*DOCUMENT SECTION*
"""

Fortunately, that’s never been a problem around the rink, where the Columbus Blue Jackets prospect smartly leverages his size to make an impact on an Erie team that often needed a hero.
“He’s very mature, he’s not a young 19-year-old,” said Jackets development coach Chris Clark. “He’s doing the right things and he knows what it takes to be successful.”
Taken with the first pick of the second round in the 2012 NHL draft, Dansk was also a hot commodity in the Canadian Hockey League import draft. Early speculation had him ticketed for the London Knights, but the Otters swooped in with the third pick overall and landed their starting netminder to go along with incoming phenom Connor McDavid up front.
The Otters still got shelled on a regular basis and to look at their starter’s 4.11 goals-against average and .888 save percentage alone you wouldn’t assume Dansk had a good rookie campaign, but the young Swede was top-15 in the OHL in saves while facing almost 37 shots per night.

"""

*DATA EXTRACT*

"""

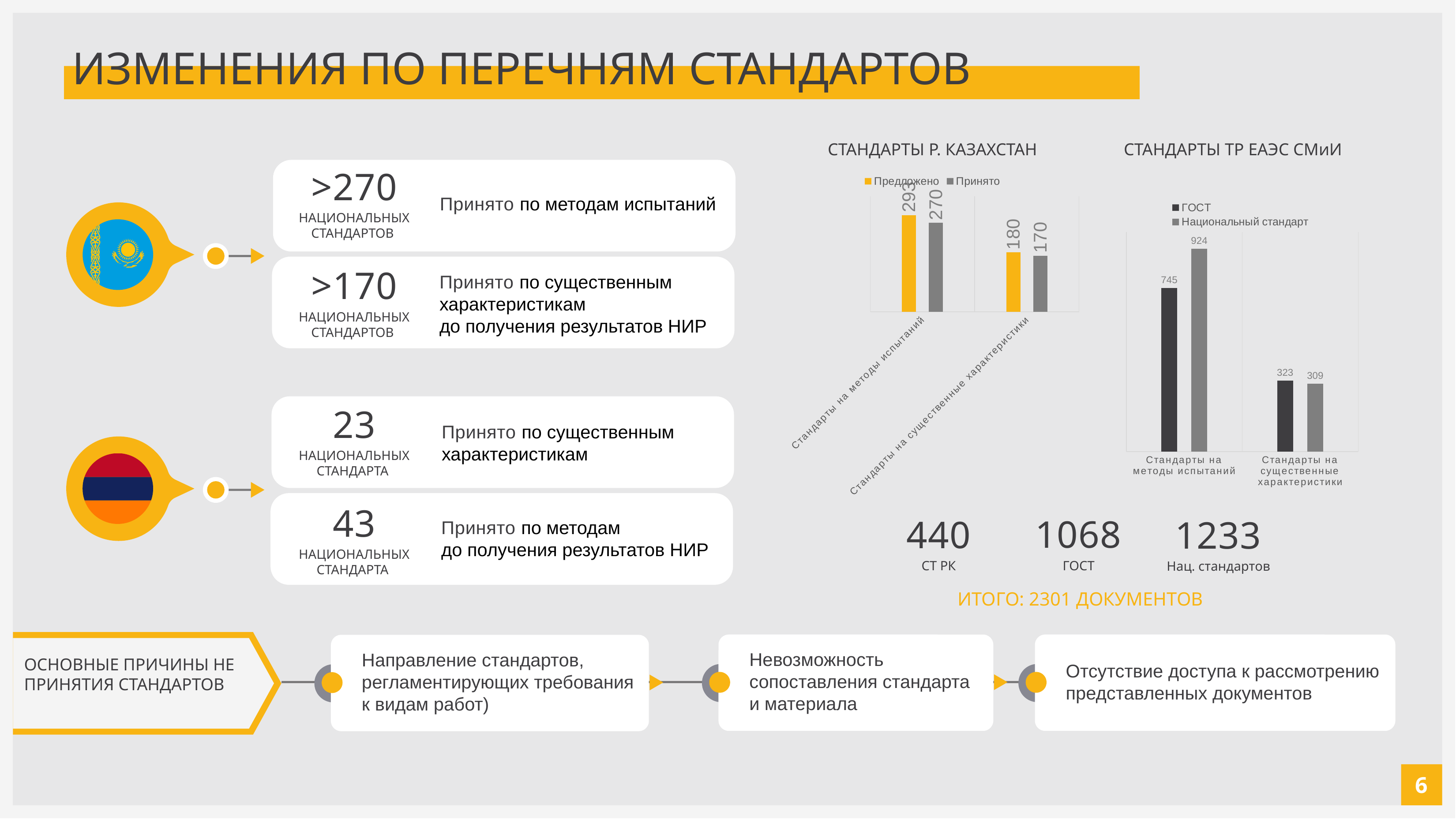
In the chart titled 'СТАНДАРТЫ ТР ЕАЭС СМиИ', what is the value of 'Национальный стандарт' for 'Стандарты на существенные характеристики'? 309 In the chart titled 'СТАНДАРТЫ ТР ЕАЭС СМиИ', what is the difference between 'Национальный стандарт' and 'ГОСТ' for 'Стандарты на методы испытаний'? 179 In the chart titled 'СТАНДАРТЫ ТР ЕАЭС СМиИ', what is the value of 'ГОСТ' for 'Стандарты на методы испытаний'? 745 In the chart titled 'СТАНДАРТЫ ТР ЕАЭС СМиИ', how many categories are shown on the x axis? 2 In the chart titled 'СТАНДАРТЫ Р. КАЗАХСТАН', what is the difference between 'Предложено' and 'Принято' for 'Стандарты на методы испытаний'? 23 In the chart titled 'СТАНДАРТЫ Р. КАЗАХСТАН', what is the value of 'Предложено' for 'Стандарты на методы испытаний'? 293 In the chart titled 'СТАНДАРТЫ ТР ЕАЭС СМиИ', what are the two series listed in the legend? ГОСТ and Национальный стандарт What kind of chart is the one titled 'СТАНДАРТЫ ТР ЕАЭС СМиИ'? Bar chart In the chart titled 'СТАНДАРТЫ Р. КАЗАХСТАН', which category has the higher 'Предложено' value? Стандарты на методы испытаний In the chart titled 'СТАНДАРТЫ ТР ЕАЭС СМиИ', which is larger for 'Стандарты на методы испытаний': 'ГОСТ' or 'Национальный стандарт'? Национальный стандарт In the chart titled 'СТАНДАРТЫ Р. КАЗАХСТАН', what is the value of 'Принято' for 'Стандарты на существенные характеристики'? 170 In the chart titled 'СТАНДАРТЫ Р. КАЗАХСТАН', how many series does the legend list? 2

"""

*STUDY QUESTIONS*
(1) Answer these questions from the article about Dansk:
(a) Which Jackets development coach is quoted?
(b) With which overall pick did the Otters take Dansk in the Canadian Hockey League import draft?
(c) About how many shots per night was Dansk facing?
(2) Retype the article about Dansk from "Fortunately, that’s never" up to and including "needed a hero.".
(3) Extend the article about Dansk, picking up from where it stops.
The data play no part in this work.

*ANSWER SECTION*
(1)
(a) Chris Clark
(b) The third pick overall
(c) Almost 37

(2)
Fortunately, that’s never been a problem around the rink, where the Columbus Blue Jackets prospect smartly leverages his size to make an impact on an Erie team that often needed a hero.

(3)
“When they won games,” Clark said, “a lot of times it was because he made big saves.”
A good-sized goaltender who uses positional smarts and doesn’t overreact to the play, Dansk also won’t give up on a play.
“I compete,” he said. “That’s probably my best quality. I still want to improve my overall game because at the higher levels you have to be faster, stronger and have better conditioning.”
Dansk also got to travel to Russia for the World Junior Championship, where he was the third-stringer for Sweden’s silver-medal entry. “I had never been to Russia before,” he said. “I wanted to play, but I look at it as a learning experience and motivation for next year.”
The North American players had fun with the culinary culture shock in Ufa and Dansk agreed it took some getting used to.
“We made a deal with the hotel we stayed at,” he said. “We just kept eating the same thing for two weeks – chicken and pasta.”
With the tournament coming to Sweden next season, Dansk is in line to get starting minutes when the annual junior classic hits Malmo, in the southern part of the country.
Getting a young netminder who will be tested by the best players of his age group is also a boon for the team that drafted him and it’s no coincidence the two goalies who went in the first round last year, Andrey Vasilevskiy and Malcolm Subban, both played for their countries at the world juniors in Ufa.
“It’s great for any player to play internationally,” Clark said. “It would be a good challenge for Oscar to deal with the pressure in front of his home country.”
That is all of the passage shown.